I'm so glad P was with me! He kept his head and let me cry it out while he took Emm to the waiting room which had lots of toys. She had been fasting since 7 that morning, with no water after 9.30. We were asked to come in at 11.30, and we'd been told that they'd start the procedures around one, or one thirty. That actually meant that they started the 'list of patients' at one thirty! Emm's name on the board had all the boxes ticked and we expected to be next, for ages, Emm soon turning into a very unhappy, cranky, angry child being so hungry, at half two we were told that it wasn't her turn for another while, and that we should try to get her to sleep a little, at half 3 another little boy came back from theatre screaming, really upset, and not stopping until it finally was Emm's turn at ten to four. I was allowed to go into theatre with her until she was asleep (with gas), but was then immediately more or less frogmarched out to the staircase, and asked to wait downstairs.

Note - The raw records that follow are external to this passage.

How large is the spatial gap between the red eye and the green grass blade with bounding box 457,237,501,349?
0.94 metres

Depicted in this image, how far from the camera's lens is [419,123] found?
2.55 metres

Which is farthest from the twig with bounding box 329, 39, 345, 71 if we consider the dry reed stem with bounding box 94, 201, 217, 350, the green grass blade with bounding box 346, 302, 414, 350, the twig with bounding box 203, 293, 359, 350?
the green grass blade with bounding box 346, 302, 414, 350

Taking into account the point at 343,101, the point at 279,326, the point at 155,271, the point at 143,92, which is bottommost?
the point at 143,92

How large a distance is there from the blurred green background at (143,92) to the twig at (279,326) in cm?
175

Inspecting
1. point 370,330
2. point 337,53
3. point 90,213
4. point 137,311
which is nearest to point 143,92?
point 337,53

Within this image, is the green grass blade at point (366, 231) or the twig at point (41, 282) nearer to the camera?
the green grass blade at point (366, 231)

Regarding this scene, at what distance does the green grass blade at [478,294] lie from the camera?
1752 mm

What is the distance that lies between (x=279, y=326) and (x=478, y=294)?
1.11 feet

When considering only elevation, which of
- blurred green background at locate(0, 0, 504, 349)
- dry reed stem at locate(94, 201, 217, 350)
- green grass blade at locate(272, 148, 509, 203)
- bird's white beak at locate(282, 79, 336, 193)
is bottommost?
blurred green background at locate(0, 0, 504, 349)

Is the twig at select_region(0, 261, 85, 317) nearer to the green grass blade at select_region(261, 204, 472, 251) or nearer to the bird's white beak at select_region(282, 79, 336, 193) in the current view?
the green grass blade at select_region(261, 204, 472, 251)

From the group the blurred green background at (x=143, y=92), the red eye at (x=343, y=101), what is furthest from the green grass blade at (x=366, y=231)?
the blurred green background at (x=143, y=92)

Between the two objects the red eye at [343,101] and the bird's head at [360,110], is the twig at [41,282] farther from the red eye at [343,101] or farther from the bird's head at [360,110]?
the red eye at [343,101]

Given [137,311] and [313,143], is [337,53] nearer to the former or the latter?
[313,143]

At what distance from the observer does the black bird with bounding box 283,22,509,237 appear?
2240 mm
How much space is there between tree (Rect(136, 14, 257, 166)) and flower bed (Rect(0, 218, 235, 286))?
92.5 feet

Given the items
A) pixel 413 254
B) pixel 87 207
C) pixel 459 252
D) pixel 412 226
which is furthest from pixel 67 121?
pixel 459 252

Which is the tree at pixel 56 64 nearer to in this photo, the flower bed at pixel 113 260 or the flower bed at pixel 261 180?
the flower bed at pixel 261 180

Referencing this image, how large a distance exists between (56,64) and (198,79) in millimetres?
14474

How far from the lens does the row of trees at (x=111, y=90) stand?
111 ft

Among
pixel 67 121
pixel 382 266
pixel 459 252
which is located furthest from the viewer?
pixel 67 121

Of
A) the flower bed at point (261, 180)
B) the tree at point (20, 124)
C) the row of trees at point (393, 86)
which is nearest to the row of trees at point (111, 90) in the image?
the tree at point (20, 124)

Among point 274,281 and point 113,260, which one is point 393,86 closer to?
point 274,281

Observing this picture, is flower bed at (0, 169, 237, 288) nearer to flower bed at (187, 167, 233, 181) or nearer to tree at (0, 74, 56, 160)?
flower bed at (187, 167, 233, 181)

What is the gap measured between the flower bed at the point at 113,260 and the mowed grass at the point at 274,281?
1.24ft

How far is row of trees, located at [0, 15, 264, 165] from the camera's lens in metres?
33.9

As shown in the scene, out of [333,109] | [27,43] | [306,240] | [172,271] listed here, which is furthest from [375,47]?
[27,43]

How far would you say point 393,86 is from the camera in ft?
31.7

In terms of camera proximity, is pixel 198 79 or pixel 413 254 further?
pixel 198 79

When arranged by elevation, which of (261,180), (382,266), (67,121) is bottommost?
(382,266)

I couldn't bear to be any further away from her than strictly neccessary, and after P tried and failed to take me for a walk we waited right outside the elevator doors. She was crying when they brought her down, at about a quarter to five, and it took a little while to settle her. She finally took some water, and then some toast, around five. Ten hours of fasting is a really long time for a not even two year old who's only 10.7 kg! We were allowed to leave at half six, and Emm was back to her usual form by then. P and I hadn't eaten all day either, so we stopped at a burger king on the way home, not our usual choice of venue, but we were so hungry by then, we didn't care... Emm loved it, of course, and ate lots of fries and played happily with her crappy plastic toys, but she's not a fan of the chicken bites (they are vile) and wouldn't have much of her juice, either. We finally got home around 8 that evening and were fit for nothing, which is exactly what we did, after putting Emm to bed. I actually went to sleep soon after her, around nine, and P stayed up a little longer, having a beer and watching a DVD, winding down.
We've been googling some more but it really must be an extremely rare occurence, as we can't find any more information! I have however found one similar case in Germany, and contacted the parents, to find out what they've found out, about their daughter who is only a little older than Emm.